==== Data entries

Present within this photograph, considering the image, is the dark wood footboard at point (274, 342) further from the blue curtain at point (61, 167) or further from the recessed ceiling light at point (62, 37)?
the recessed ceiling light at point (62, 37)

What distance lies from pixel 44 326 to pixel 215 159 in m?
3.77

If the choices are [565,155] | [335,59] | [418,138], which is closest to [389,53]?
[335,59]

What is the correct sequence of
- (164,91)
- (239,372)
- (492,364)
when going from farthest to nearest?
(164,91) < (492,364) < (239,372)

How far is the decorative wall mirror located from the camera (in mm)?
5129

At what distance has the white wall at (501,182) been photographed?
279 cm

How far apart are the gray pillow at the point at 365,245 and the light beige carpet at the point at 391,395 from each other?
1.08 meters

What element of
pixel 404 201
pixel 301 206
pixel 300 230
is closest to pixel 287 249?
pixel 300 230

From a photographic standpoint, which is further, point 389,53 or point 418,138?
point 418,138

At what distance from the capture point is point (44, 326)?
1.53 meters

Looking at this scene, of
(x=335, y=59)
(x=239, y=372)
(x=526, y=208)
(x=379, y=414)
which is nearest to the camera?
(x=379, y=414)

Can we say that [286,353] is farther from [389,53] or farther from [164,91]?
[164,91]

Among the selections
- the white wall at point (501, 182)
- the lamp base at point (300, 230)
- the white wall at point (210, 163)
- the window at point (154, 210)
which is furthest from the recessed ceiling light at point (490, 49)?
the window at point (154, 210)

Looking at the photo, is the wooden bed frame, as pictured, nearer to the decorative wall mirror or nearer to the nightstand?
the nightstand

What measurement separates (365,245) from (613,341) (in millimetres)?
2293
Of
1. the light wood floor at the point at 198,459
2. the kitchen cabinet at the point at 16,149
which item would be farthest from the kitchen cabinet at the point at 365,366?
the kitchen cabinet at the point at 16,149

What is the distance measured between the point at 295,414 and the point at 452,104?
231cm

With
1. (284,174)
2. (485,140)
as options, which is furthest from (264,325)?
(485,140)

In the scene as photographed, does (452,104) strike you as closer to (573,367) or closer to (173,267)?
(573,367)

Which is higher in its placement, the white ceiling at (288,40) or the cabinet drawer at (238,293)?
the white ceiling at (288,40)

========

Put every line of the material above into a numbered list, leaving out the blank lines.

Answer below:
1. Present within this photograph, considering the image, is the dark wood footboard at point (274, 342) further from the blue curtain at point (61, 167) or further from the recessed ceiling light at point (62, 37)?
2. the recessed ceiling light at point (62, 37)
3. What distance lies from pixel 44 326 to pixel 215 159 in m?
4. 3.77
5. If the choices are [565,155] | [335,59] | [418,138], which is closest to [389,53]?
6. [335,59]
7. What is the correct sequence of
8. - (164,91)
9. - (239,372)
10. - (492,364)
11. when going from farthest to nearest?
12. (164,91) < (492,364) < (239,372)
13. How far is the decorative wall mirror located from the camera (in mm)?
14. 5129
15. At what distance has the white wall at (501,182) been photographed?
16. 279 cm
17. How far apart are the gray pillow at the point at 365,245 and the light beige carpet at the point at 391,395 from each other?
18. 1.08 meters
19. What element of
20. pixel 404 201
21. pixel 301 206
22. pixel 300 230
23. is closest to pixel 287 249?
24. pixel 300 230
25. From a photographic standpoint, which is further, point 389,53 or point 418,138?
26. point 418,138
27. At what distance from the capture point is point (44, 326)?
28. 1.53 meters
29. Looking at this scene, of
30. (x=335, y=59)
31. (x=239, y=372)
32. (x=526, y=208)
33. (x=379, y=414)
34. which is nearest to the camera?
35. (x=379, y=414)
36. Can we say that [286,353] is farther from [389,53] or farther from [164,91]?
37. [164,91]
38. Among the selections
39. - the white wall at point (501, 182)
40. - the lamp base at point (300, 230)
41. - the white wall at point (210, 163)
42. - the window at point (154, 210)
43. which is furthest from the recessed ceiling light at point (490, 49)?
44. the window at point (154, 210)
45. Looking at the photo, is the wooden bed frame, as pictured, nearer to the decorative wall mirror or nearer to the nightstand?
46. the nightstand
47. What measurement separates (365,245) from (613,341) (in millimetres)?
48. 2293
49. Of
50. 1. the light wood floor at the point at 198,459
51. 2. the kitchen cabinet at the point at 16,149
52. which item would be farthest from the kitchen cabinet at the point at 365,366?
53. the kitchen cabinet at the point at 16,149
54. What is the distance measured between the point at 295,414 and the point at 452,104?
55. 231cm
56. With
57. 1. (284,174)
58. 2. (485,140)
59. as options, which is furthest from (264,325)?
60. (485,140)
61. In the scene as photographed, does (452,104) strike you as closer to (573,367) or closer to (173,267)?
62. (573,367)
63. Which is higher in its placement, the white ceiling at (288,40) or the cabinet drawer at (238,293)?
64. the white ceiling at (288,40)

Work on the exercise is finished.